» PROBLEM
Rewrite the material below, switching "blonde woman" to "fair-haired woman" wherever it appears and leaving everything else unchanged.

[Records]
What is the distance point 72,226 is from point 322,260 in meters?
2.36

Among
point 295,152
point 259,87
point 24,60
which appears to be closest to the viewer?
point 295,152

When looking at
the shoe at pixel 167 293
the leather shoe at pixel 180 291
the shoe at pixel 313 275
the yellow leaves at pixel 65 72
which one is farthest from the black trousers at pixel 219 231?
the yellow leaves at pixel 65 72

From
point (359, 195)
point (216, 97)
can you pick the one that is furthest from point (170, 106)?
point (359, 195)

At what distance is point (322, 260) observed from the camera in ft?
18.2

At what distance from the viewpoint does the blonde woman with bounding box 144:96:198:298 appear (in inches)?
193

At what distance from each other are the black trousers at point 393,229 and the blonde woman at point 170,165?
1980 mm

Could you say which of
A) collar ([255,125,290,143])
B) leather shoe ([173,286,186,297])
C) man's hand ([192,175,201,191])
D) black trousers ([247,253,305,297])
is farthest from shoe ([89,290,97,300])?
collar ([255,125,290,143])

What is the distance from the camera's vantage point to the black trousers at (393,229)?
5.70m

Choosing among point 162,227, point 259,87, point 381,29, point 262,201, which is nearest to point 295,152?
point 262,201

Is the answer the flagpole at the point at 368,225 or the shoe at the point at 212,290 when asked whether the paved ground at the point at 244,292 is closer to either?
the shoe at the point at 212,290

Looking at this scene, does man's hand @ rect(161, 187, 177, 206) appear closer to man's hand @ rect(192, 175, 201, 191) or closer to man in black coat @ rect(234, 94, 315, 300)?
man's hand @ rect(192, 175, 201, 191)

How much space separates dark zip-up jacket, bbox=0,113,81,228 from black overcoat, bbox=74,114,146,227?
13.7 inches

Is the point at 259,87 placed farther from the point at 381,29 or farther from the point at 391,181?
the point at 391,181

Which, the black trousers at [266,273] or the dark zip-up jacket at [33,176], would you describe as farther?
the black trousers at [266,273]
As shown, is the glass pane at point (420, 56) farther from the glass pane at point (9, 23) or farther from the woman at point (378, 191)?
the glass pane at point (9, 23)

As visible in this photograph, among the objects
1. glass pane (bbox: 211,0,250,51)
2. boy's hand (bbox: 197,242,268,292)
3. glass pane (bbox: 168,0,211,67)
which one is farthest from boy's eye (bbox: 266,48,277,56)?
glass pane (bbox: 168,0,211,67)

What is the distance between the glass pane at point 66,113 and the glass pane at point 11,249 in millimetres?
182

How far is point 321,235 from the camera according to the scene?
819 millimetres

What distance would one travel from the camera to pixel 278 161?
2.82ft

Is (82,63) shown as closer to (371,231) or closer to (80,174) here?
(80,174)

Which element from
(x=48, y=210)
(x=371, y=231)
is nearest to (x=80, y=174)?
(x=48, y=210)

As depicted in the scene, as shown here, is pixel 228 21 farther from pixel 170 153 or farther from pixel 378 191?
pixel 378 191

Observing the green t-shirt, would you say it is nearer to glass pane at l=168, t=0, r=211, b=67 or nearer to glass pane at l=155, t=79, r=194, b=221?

» RESULT OF THIS TASK
What is the distance point 72,226 is from point 322,260 in meters?
2.36

Among
point 295,152
point 259,87
point 24,60
which appears to be closest to the viewer?
point 295,152

When looking at
the shoe at pixel 167 293
the leather shoe at pixel 180 291
the shoe at pixel 313 275
the yellow leaves at pixel 65 72
which one is farthest from the black trousers at pixel 219 231?
the yellow leaves at pixel 65 72

From
point (359, 195)
point (216, 97)
can you pick the one that is furthest from point (170, 106)?
point (359, 195)

At what distance is point (322, 260) observed from the camera in ft?
18.2

At what distance from the viewpoint does the fair-haired woman with bounding box 144:96:198:298 appear (in inches)?
193

At what distance from each other are the black trousers at point 393,229 and the fair-haired woman at point 170,165?
1980 mm

Could you say which of
A) collar ([255,125,290,143])
B) leather shoe ([173,286,186,297])
C) man's hand ([192,175,201,191])
D) black trousers ([247,253,305,297])
is farthest from shoe ([89,290,97,300])?
collar ([255,125,290,143])

What is the distance from the camera's vantage point to the black trousers at (393,229)?
5.70m

Choosing among point 162,227, point 259,87, point 381,29, point 262,201, which is nearest to point 295,152?
point 262,201

Is the answer the flagpole at the point at 368,225 or the shoe at the point at 212,290 when asked whether the paved ground at the point at 244,292 is closer to either?
the shoe at the point at 212,290

Looking at this scene, does man's hand @ rect(161, 187, 177, 206) appear closer to man's hand @ rect(192, 175, 201, 191) or closer to man in black coat @ rect(234, 94, 315, 300)?
man's hand @ rect(192, 175, 201, 191)

How much space separates dark zip-up jacket, bbox=0,113,81,228 from black overcoat, bbox=74,114,146,227?
13.7 inches

Is the point at 259,87 placed farther from the point at 381,29 or farther from the point at 391,181?
the point at 391,181

Which, the black trousers at [266,273] or the dark zip-up jacket at [33,176], would you describe as farther?
the black trousers at [266,273]
As shown, is the glass pane at point (420, 56) farther from the glass pane at point (9, 23) or farther from the woman at point (378, 191)?
the glass pane at point (9, 23)

As visible in this photograph, among the objects
1. glass pane (bbox: 211,0,250,51)
2. boy's hand (bbox: 197,242,268,292)
3. glass pane (bbox: 168,0,211,67)
which one is farthest from boy's eye (bbox: 266,48,277,56)?
glass pane (bbox: 168,0,211,67)

What is the distance between the glass pane at point 66,113 and the glass pane at point 11,249 in millimetres?
182

How far is point 321,235 from the camera according to the scene?
819 millimetres

What distance would one travel from the camera to pixel 278 161?
2.82ft

Is (82,63) shown as closer to (371,231) or closer to (80,174) here?
(80,174)

Which element from
(x=48, y=210)
(x=371, y=231)
is nearest to (x=80, y=174)?
(x=48, y=210)

As depicted in the scene, as shown here, is pixel 228 21 farther from pixel 170 153 or farther from pixel 378 191?
pixel 378 191

Observing the green t-shirt, would you say it is nearer to glass pane at l=168, t=0, r=211, b=67 or nearer to glass pane at l=155, t=79, r=194, b=221?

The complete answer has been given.